### DOCUMENT EXCERPT
>> Begin
The following sermon was prepared by Ps Lucas Stoltz. Click here: 1 John, to download or stream the audio sermon, or click here: 1 John. for the video version. Alternatively, you can read the notes below, or follow along as you watch or listen.

Introduction to 1 John:

  • Welcome to our new sermon series in 1 John where we will focus on the marks or evidences of the Christians assurance of salvation! Now we’ll do our best to involve everyone in this study, no matter how young or old you are, and no matter what your first language may be. This study is for us to grow together in our knowledge and understanding of the Lord.
  • So as we do that, I want to use our time this morning to look at the surrounding context of this letter before we get into the in-depth word studies.
  • Something you might have picked up over time, as we refer to various letters in the New Testament, is this – false spiritual teachers were a big problem in the early church. The reason many churches fell prey to pretenders who taught their own ideas and advanced themselves as leaders was due to the fact that there was not a complete New Testament that believers could refer to.
  • So John wrote this letter to set the record straight on some important issues, particularly concerning the identity of Jesus Christ. Because John’s letter was about the basics of faith in Christ, it helped his readers reflect honestly on their faith. It helped them answer the question, Are we true believers?
  • John told them that they could tell by looking at their actions. If they loved one another, that was evidence of God’s presence in their lives. But if they argued and fought all the time or were selfish and did not look out for one another, they were portraying that they did not know God.
>> End
### PROMPT 1
In the listing, rewrite the stretch from the line containing "In what sequence should" through the end of the listing, substituting "grass strip" for "grassy verge" and leaving everything else unchanged.
The sermon notes above and the listing that follows have nothing to do with each other.

### DATA SUPPLIED
>> Begin
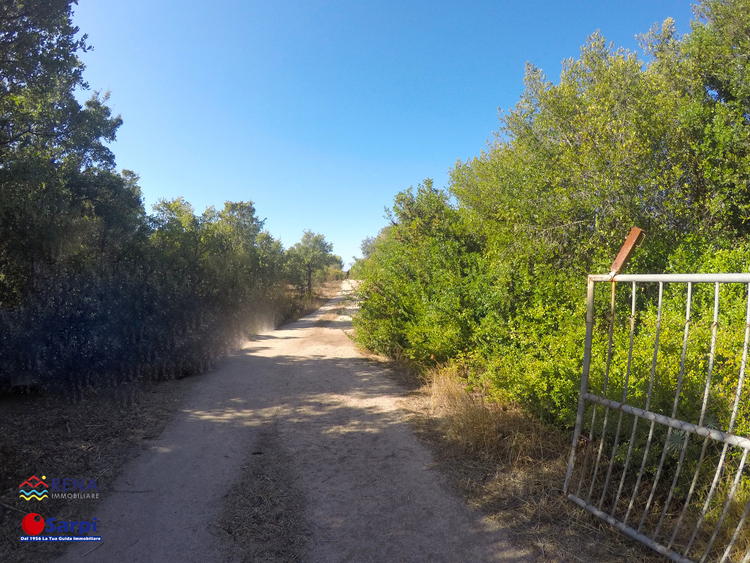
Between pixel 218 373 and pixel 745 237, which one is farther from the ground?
pixel 745 237

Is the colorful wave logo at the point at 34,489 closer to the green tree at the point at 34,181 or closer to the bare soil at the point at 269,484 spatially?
the bare soil at the point at 269,484

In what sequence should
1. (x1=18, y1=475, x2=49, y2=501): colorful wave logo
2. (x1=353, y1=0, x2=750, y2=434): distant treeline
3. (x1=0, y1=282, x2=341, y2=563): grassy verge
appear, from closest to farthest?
>> End
### PROMPT 2
Answer these questions from the sermon notes on 1 John:
(a) What does the new sermon series focus on?
(b) What was a big problem in the early church?
(c) What did John say was evidence of God's presence in his readers' lives?

### EXERCISE SOLUTION 1
In what sequence should
1. (x1=18, y1=475, x2=49, y2=501): colorful wave logo
2. (x1=353, y1=0, x2=750, y2=434): distant treeline
3. (x1=0, y1=282, x2=341, y2=563): grass strip
appear, from closest to farthest?

### EXERCISE SOLUTION 2
(a) The marks or evidences of the Christians assurance of salvation.
(b) False spiritual teachers.
(c) Loving one another.